--- Information given Enclosed Below ---
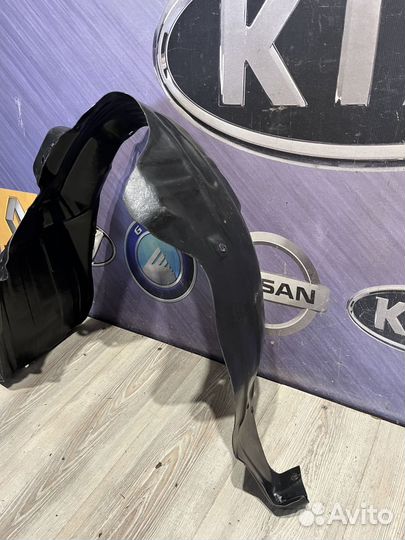 Подкрылок передний Geely MK Прав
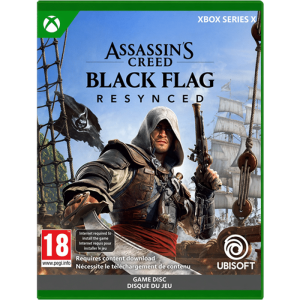 Assassin's Creed Black Flag Resynced Xbox Series X produit def 2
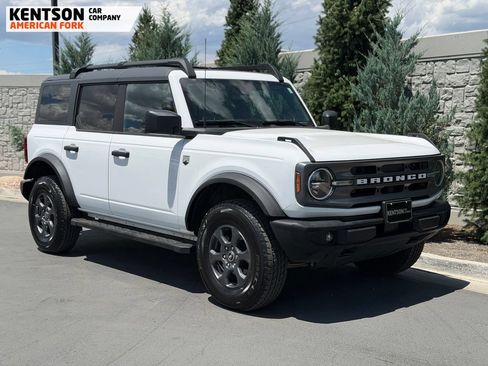 Used 2024 Ford Bronco Big Bend AWD/4WD image 9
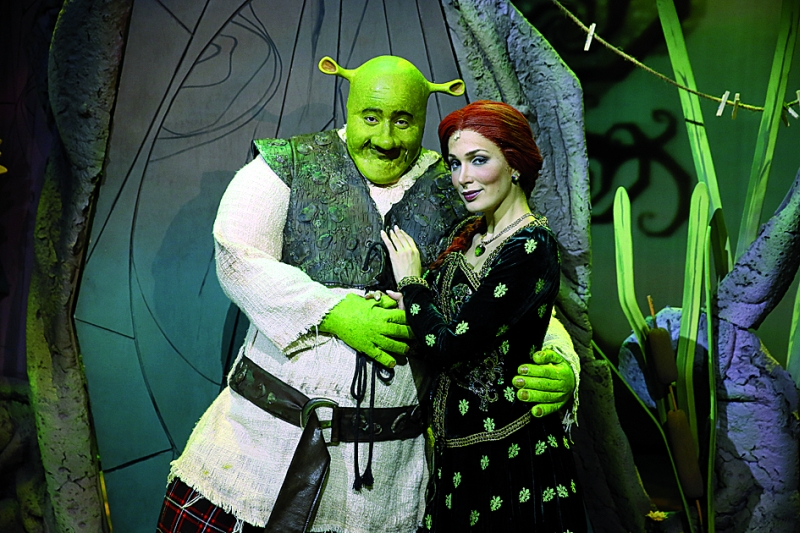 Musical ganhou piadas para agradar ao público curitibano | Felipe Panfili/Divulgação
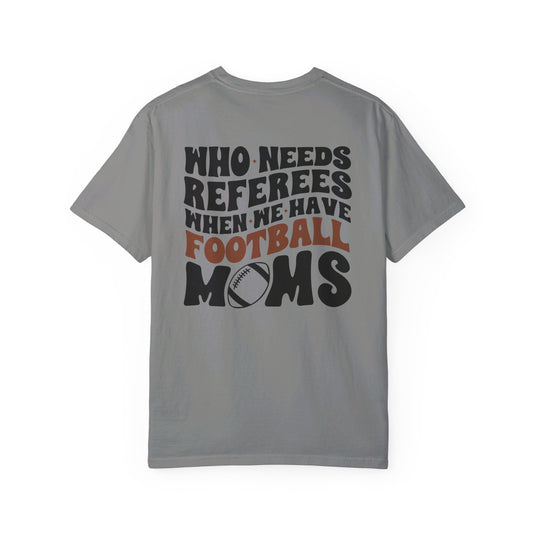 Who Needs Referees Football Unisex Adult Premium T-Shirt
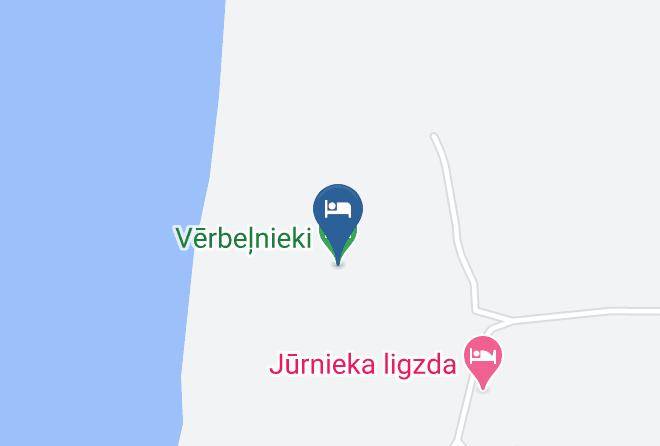 Nica - Verbelnieki Maps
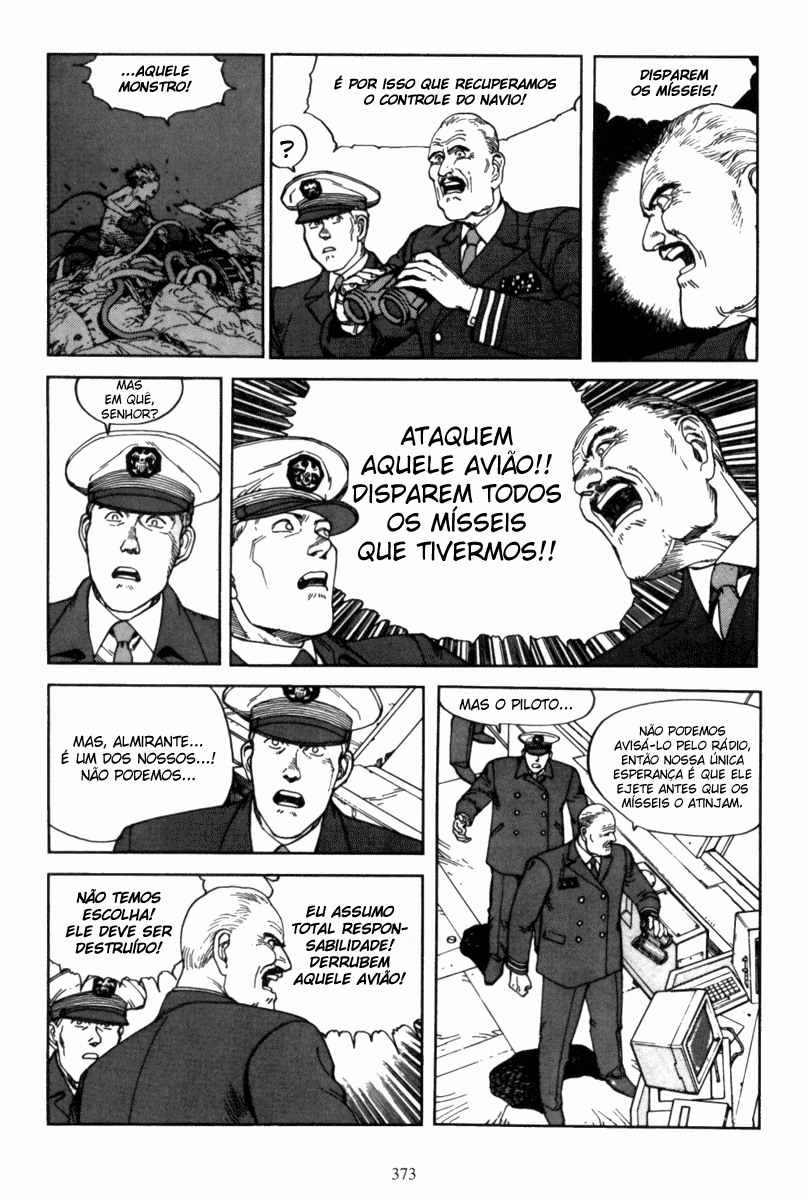 Akira Capítulo 92 Página 10
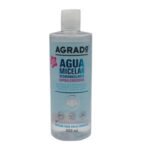 میسلارواتر آگرادو مدل sensible حجم 400 میلی لیتر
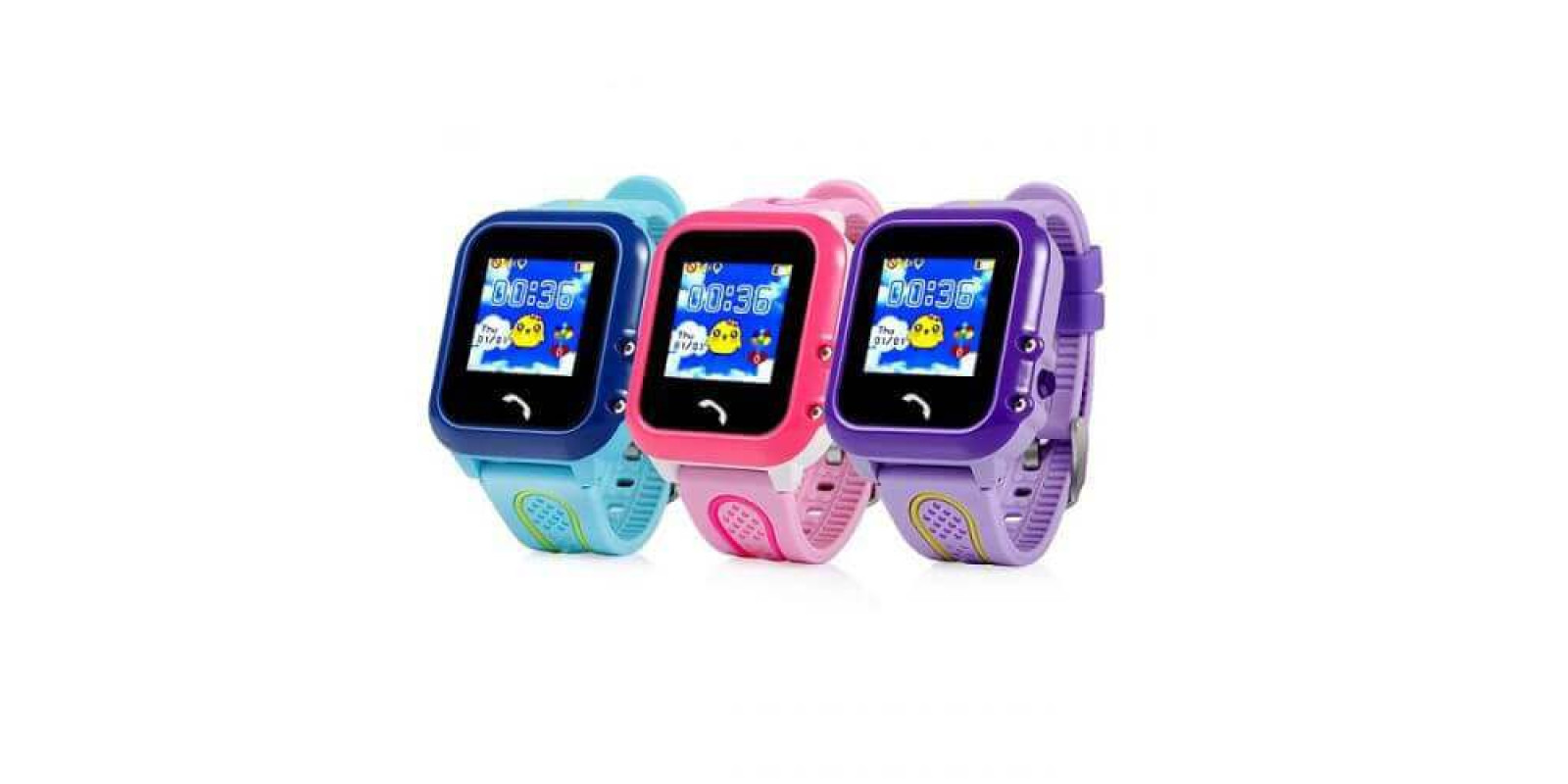 SMART BABY WATCH WONLEX GW400E (DF27) SMART BABY WATCH WONLEX GW400E (DF27)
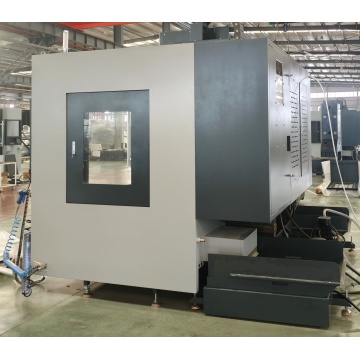 Modular Vertical Machining Equipment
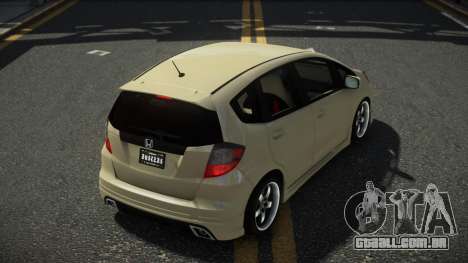 Honda Fit Kopa para GTA 4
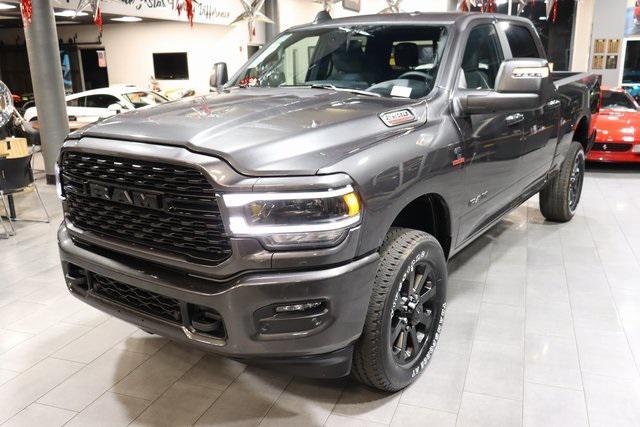 new 2024 Ram 2500 car, priced at $73,500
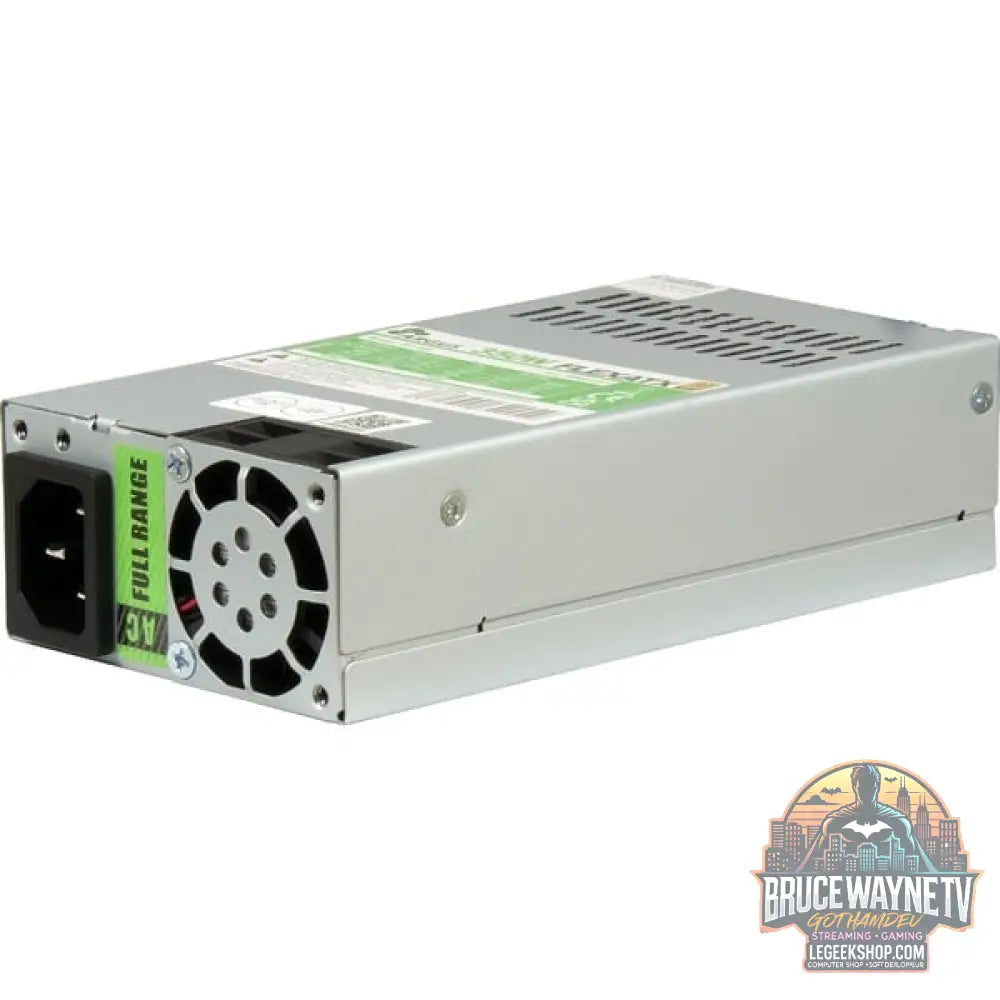Inter-Tech PSU IPC FLEX-ATX GF-350, alimentation PC - Inter-Tech - vue 3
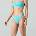 BMYMOON Bikini Arena bikini - Blue (Sea Blue)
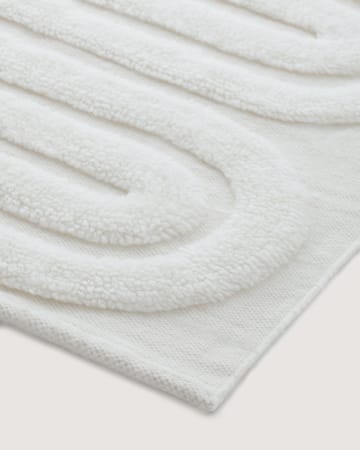 Alfombra de lana Riklund 190x290 cm - Offwhite - Tinted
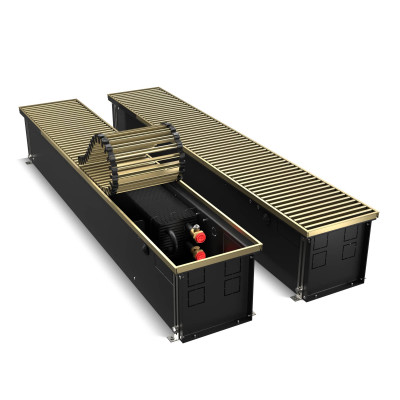 Конвектор внутрипольный Royal Thermo ATRIUM-190/200/1200-DG-U-LB Конвектор внутрипольный Royal Thermo ATRIUM-190/200/1200-DG-U-LB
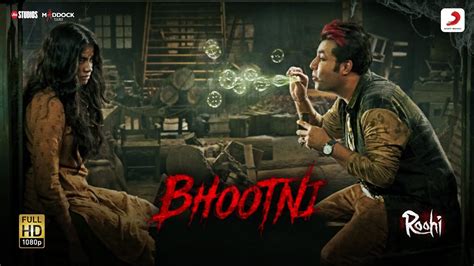 Bhootni Video Song & Lyrics from Roohi - Hit ya Flop Movie world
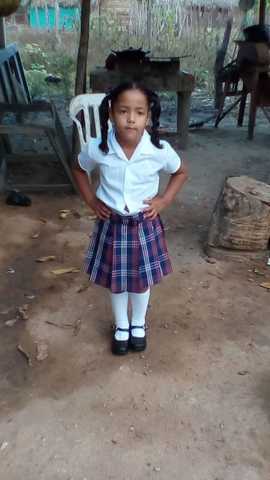 MI PRIMER DÍA EN EL COLEGIO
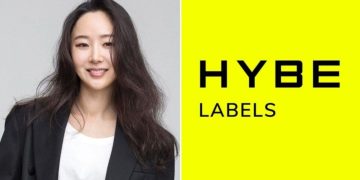 An HYBE employee Expose Min Hee-Jin oven online forum.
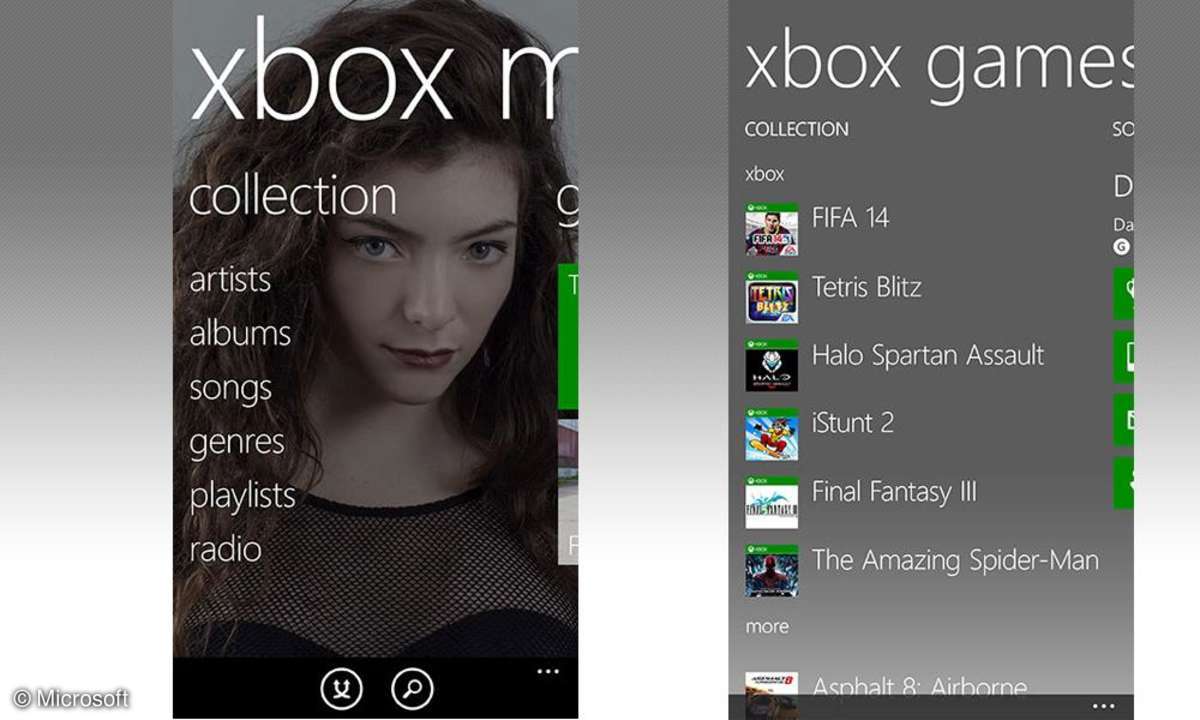 Windows Phone 8.1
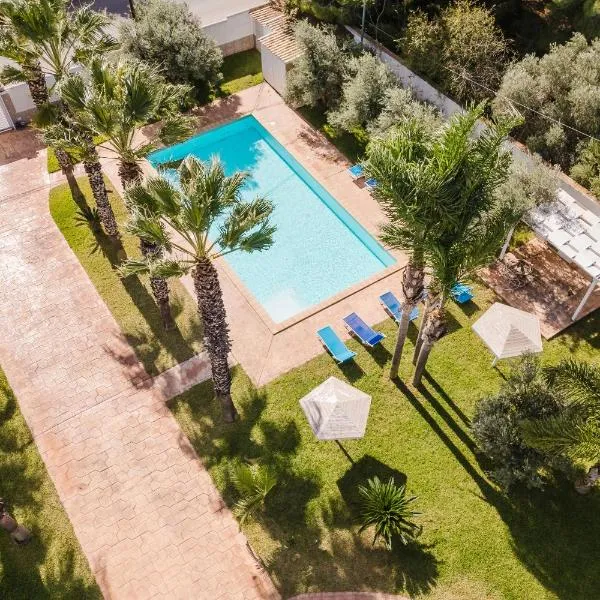 La Perla Di Mare, hotel in Mazara del Vallo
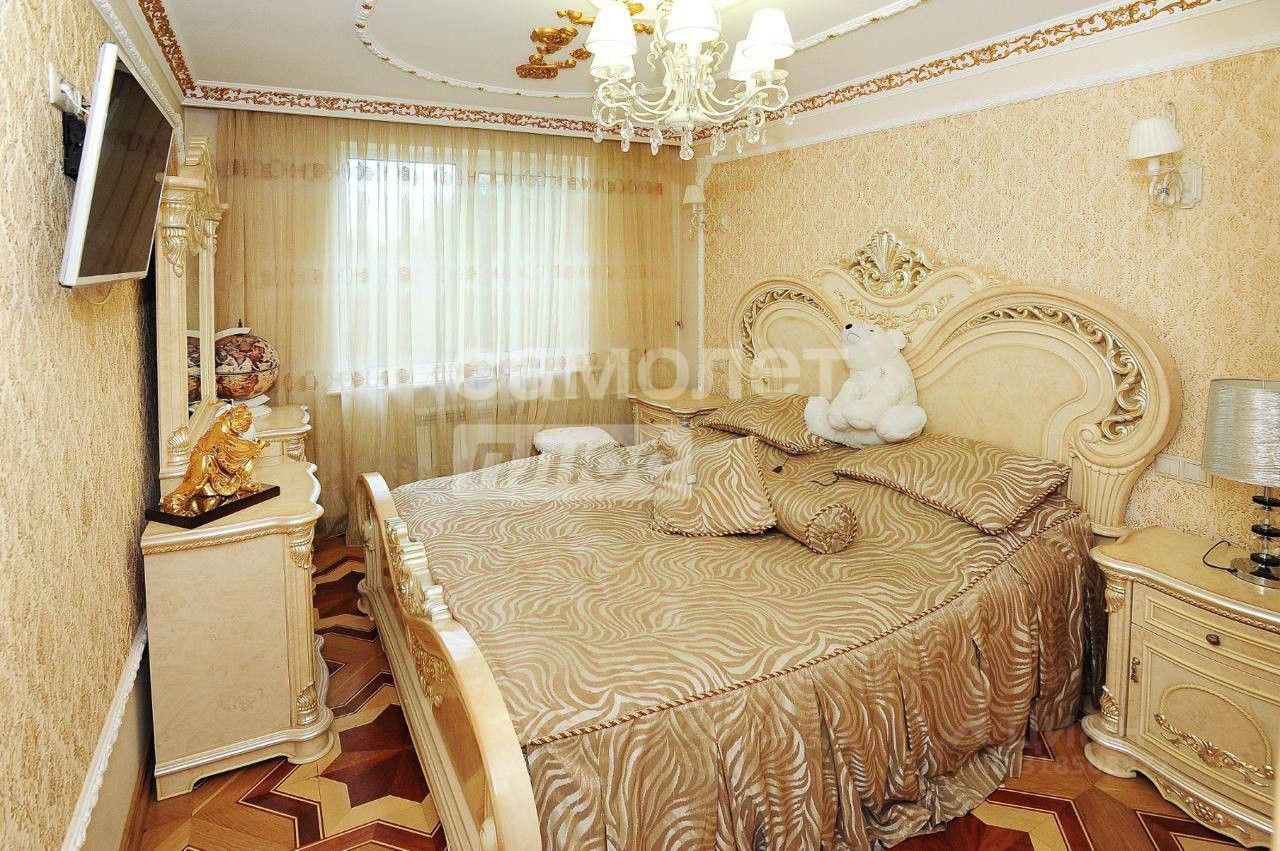 Продажа 3-комн квартиры на вторичном рынке Андреевка пгт, 30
--- End of Enclosed Information given ---
Copy nothing but the lines from the top of the material through the line holding "Nica - Verbelnieki Maps", exactly as written; omit pictures.

 Подкрылок передний Geely MK Прав
 Assassin's Creed Black Flag Resynced Xbox Series X produit def 2
 Used 2024 Ford Bronco Big Bend AWD/4WD image 9
 Musical ganhou piadas para agradar ao público curitibano | Felipe Panfili/Divulgação
 Who Needs Referees Football Unisex Adult Premium T-Shirt
 Nica - Verbelnieki Maps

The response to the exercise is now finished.